- **DATA IN THIS EXERCISE**:
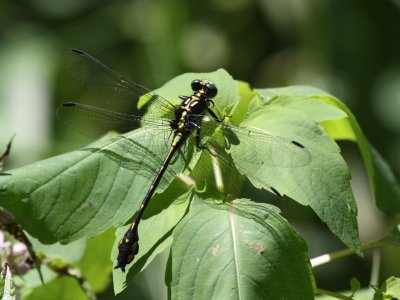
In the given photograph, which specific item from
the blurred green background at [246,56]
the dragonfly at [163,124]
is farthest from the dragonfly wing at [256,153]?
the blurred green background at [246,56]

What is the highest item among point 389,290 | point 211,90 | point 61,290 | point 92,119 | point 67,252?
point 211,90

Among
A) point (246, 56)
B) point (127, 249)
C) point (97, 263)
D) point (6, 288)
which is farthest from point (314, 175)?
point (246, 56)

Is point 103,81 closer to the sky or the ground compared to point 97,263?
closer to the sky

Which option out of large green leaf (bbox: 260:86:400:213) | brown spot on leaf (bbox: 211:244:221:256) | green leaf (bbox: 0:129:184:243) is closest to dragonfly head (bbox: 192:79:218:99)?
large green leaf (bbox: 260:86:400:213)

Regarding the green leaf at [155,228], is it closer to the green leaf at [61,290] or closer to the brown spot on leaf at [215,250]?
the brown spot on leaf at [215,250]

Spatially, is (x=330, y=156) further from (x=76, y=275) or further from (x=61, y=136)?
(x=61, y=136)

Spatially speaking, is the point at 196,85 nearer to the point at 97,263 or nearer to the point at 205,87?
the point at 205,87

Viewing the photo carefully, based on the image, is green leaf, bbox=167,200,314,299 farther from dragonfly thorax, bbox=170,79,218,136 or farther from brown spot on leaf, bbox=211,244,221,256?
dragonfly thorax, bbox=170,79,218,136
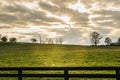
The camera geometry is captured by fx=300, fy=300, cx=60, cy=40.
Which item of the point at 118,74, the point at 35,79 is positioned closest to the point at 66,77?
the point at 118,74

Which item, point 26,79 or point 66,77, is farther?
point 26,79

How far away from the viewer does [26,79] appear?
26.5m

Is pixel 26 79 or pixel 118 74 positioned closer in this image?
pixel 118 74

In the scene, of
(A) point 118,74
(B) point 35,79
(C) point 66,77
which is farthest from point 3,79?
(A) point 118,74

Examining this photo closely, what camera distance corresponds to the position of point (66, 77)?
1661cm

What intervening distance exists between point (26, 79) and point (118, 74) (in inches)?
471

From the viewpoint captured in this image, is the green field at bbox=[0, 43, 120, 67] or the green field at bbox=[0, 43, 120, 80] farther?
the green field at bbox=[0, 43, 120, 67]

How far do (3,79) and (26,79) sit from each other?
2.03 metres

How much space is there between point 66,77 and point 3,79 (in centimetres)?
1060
* * *
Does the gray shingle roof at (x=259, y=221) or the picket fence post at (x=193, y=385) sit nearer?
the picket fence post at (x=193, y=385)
* * *
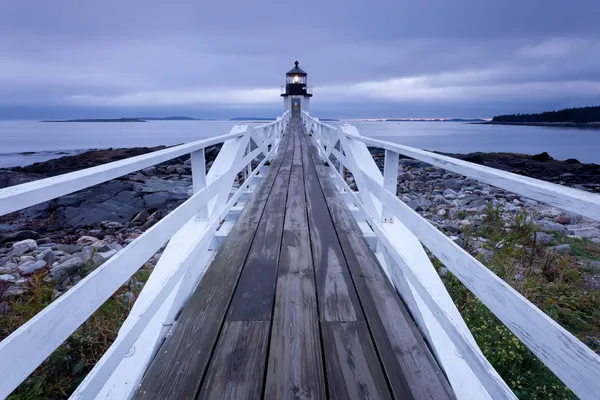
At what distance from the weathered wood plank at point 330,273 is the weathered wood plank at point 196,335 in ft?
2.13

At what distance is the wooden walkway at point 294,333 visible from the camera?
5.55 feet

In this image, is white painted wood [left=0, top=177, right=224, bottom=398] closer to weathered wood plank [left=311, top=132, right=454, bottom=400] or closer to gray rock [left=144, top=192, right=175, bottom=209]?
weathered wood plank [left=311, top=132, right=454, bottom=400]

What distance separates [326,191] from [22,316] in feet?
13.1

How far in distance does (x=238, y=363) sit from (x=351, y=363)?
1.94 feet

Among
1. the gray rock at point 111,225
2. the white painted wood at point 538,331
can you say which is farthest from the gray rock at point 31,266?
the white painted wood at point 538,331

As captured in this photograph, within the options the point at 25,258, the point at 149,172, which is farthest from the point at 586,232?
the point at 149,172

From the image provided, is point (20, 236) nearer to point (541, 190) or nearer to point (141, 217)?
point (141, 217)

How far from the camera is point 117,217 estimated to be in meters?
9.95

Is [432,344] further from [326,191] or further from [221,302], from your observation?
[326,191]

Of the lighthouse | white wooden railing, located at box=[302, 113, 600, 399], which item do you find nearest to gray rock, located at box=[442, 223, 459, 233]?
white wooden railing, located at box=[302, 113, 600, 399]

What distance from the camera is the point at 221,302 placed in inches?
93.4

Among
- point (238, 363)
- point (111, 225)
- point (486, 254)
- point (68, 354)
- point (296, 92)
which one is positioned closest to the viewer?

- **YOUR OBJECTIVE**: Rewrite the part of the material that opens with the line containing "Is [432,344] further" and closes with the line containing "which one is", changing "camera" to "lens" and leaving everything else unchanged.

- **WRITTEN SOLUTION**:
Is [432,344] further from [326,191] or further from [221,302], from your observation?
[326,191]

Of the lighthouse | white wooden railing, located at box=[302, 113, 600, 399], which item do you find nearest to gray rock, located at box=[442, 223, 459, 233]?
white wooden railing, located at box=[302, 113, 600, 399]

What distance from the lens is the point at 221,302 placed in inches?
93.4

Among
- point (238, 363)
- point (111, 225)
- point (486, 254)
- point (68, 354)
- point (296, 92)
which one is positioned closest to the viewer?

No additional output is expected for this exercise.